Brain state dynamics and working memory in patients with schizophrenia and unaffected siblings.

Abstract

Background: Working memory (WM) deficits are a key feature of schizophrenia and are also seen in unaffected siblings. These deficits might arise  from disrupted transitions from one brain state to another. Using a robust algorithm called the Bayesian Switching Dynamical System (BSDS), we studied hidden brain states and their transitions during a WM task in people with schizophrenia.

Methods: We used BSDS to identify brain states based on regions of interest (ROIs) within the default mode network and the frontoparietal network in 161 patients with schizophrenia, 37 unaffected siblings, and 96 healthy controls during N-back (0, 2, and resting fixation) tasks. We estimated group differences in the properties of brain states and studied the influence of WM performance and clinical characteristics on them using General Linear Models.

Results: We identified 4 brain states underlying the WM task: high-demand, low-demand, fixation, and non-dominant states.

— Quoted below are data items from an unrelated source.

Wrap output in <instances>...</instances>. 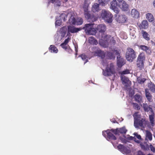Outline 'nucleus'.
Returning <instances> with one entry per match:
<instances>
[{
    "mask_svg": "<svg viewBox=\"0 0 155 155\" xmlns=\"http://www.w3.org/2000/svg\"><path fill=\"white\" fill-rule=\"evenodd\" d=\"M127 131V130L125 127H122L119 128H117L114 130L112 129L110 130H108L106 131H103L102 134L106 137V134H107V137L110 139L115 140L116 137L111 133L112 132L115 135L118 134L119 133L122 134H125Z\"/></svg>",
    "mask_w": 155,
    "mask_h": 155,
    "instance_id": "obj_1",
    "label": "nucleus"
},
{
    "mask_svg": "<svg viewBox=\"0 0 155 155\" xmlns=\"http://www.w3.org/2000/svg\"><path fill=\"white\" fill-rule=\"evenodd\" d=\"M92 49V53H94L95 55L100 57L102 58H103L106 55L110 59H114L115 58L111 52H104L96 47H93Z\"/></svg>",
    "mask_w": 155,
    "mask_h": 155,
    "instance_id": "obj_2",
    "label": "nucleus"
},
{
    "mask_svg": "<svg viewBox=\"0 0 155 155\" xmlns=\"http://www.w3.org/2000/svg\"><path fill=\"white\" fill-rule=\"evenodd\" d=\"M97 29L99 33H95L96 37L101 40L104 39H106V37L108 36L105 33L106 30V25L104 24L99 25L97 26Z\"/></svg>",
    "mask_w": 155,
    "mask_h": 155,
    "instance_id": "obj_3",
    "label": "nucleus"
},
{
    "mask_svg": "<svg viewBox=\"0 0 155 155\" xmlns=\"http://www.w3.org/2000/svg\"><path fill=\"white\" fill-rule=\"evenodd\" d=\"M103 66L107 67L105 71H103V75L105 76H114V74L113 71L114 65L112 64H110L109 65L107 66V62L105 60H103L102 63Z\"/></svg>",
    "mask_w": 155,
    "mask_h": 155,
    "instance_id": "obj_4",
    "label": "nucleus"
},
{
    "mask_svg": "<svg viewBox=\"0 0 155 155\" xmlns=\"http://www.w3.org/2000/svg\"><path fill=\"white\" fill-rule=\"evenodd\" d=\"M101 16L106 22L110 23L112 21V14L108 11L103 10L101 13Z\"/></svg>",
    "mask_w": 155,
    "mask_h": 155,
    "instance_id": "obj_5",
    "label": "nucleus"
},
{
    "mask_svg": "<svg viewBox=\"0 0 155 155\" xmlns=\"http://www.w3.org/2000/svg\"><path fill=\"white\" fill-rule=\"evenodd\" d=\"M94 24L93 23L86 24L83 28V29L84 30L86 34L90 35H94L95 34L96 31L93 27Z\"/></svg>",
    "mask_w": 155,
    "mask_h": 155,
    "instance_id": "obj_6",
    "label": "nucleus"
},
{
    "mask_svg": "<svg viewBox=\"0 0 155 155\" xmlns=\"http://www.w3.org/2000/svg\"><path fill=\"white\" fill-rule=\"evenodd\" d=\"M136 57V53L134 50L131 48H128L126 54V58L127 61L132 62Z\"/></svg>",
    "mask_w": 155,
    "mask_h": 155,
    "instance_id": "obj_7",
    "label": "nucleus"
},
{
    "mask_svg": "<svg viewBox=\"0 0 155 155\" xmlns=\"http://www.w3.org/2000/svg\"><path fill=\"white\" fill-rule=\"evenodd\" d=\"M145 60V56L143 53H140L137 58V66L140 69L143 68V62Z\"/></svg>",
    "mask_w": 155,
    "mask_h": 155,
    "instance_id": "obj_8",
    "label": "nucleus"
},
{
    "mask_svg": "<svg viewBox=\"0 0 155 155\" xmlns=\"http://www.w3.org/2000/svg\"><path fill=\"white\" fill-rule=\"evenodd\" d=\"M66 32V28L63 27L58 31L57 34L55 35V40L60 41L65 36Z\"/></svg>",
    "mask_w": 155,
    "mask_h": 155,
    "instance_id": "obj_9",
    "label": "nucleus"
},
{
    "mask_svg": "<svg viewBox=\"0 0 155 155\" xmlns=\"http://www.w3.org/2000/svg\"><path fill=\"white\" fill-rule=\"evenodd\" d=\"M145 124L146 121L144 119H135V120H134V125L136 128L140 127L142 128H144L146 125Z\"/></svg>",
    "mask_w": 155,
    "mask_h": 155,
    "instance_id": "obj_10",
    "label": "nucleus"
},
{
    "mask_svg": "<svg viewBox=\"0 0 155 155\" xmlns=\"http://www.w3.org/2000/svg\"><path fill=\"white\" fill-rule=\"evenodd\" d=\"M69 21L70 24L80 25L82 24L83 21L81 18H78L76 19L74 16L72 15L69 20Z\"/></svg>",
    "mask_w": 155,
    "mask_h": 155,
    "instance_id": "obj_11",
    "label": "nucleus"
},
{
    "mask_svg": "<svg viewBox=\"0 0 155 155\" xmlns=\"http://www.w3.org/2000/svg\"><path fill=\"white\" fill-rule=\"evenodd\" d=\"M67 17V15L65 13L62 14L59 17H57L55 23V26L56 27L61 25L63 20L64 21Z\"/></svg>",
    "mask_w": 155,
    "mask_h": 155,
    "instance_id": "obj_12",
    "label": "nucleus"
},
{
    "mask_svg": "<svg viewBox=\"0 0 155 155\" xmlns=\"http://www.w3.org/2000/svg\"><path fill=\"white\" fill-rule=\"evenodd\" d=\"M119 2V6L123 11H127L128 6L126 2L124 0H117Z\"/></svg>",
    "mask_w": 155,
    "mask_h": 155,
    "instance_id": "obj_13",
    "label": "nucleus"
},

Compared with controls and siblings, patients showed reduced occupancy and lifetime of high-demand state during the "2-back," reduced lifetime of low-demand state during the "0-back," but increased occupancy and lifetime of fixation state during both task periods. Aberrant high-demand state mediated the association between WM performance and negative symptoms. Compared with controls and patients, siblings showed increased occupancy of high-demand and reduced fixation state during the resting fixation condition; this putative compensatory process correlated with better WM performance.

Conclusions: Latent brain states of intrinsic connectivity that represent internal mental processes affect WM performance, influencing the expression of negative symptoms in schizophrenia and cognitive resilience in unaffected siblings.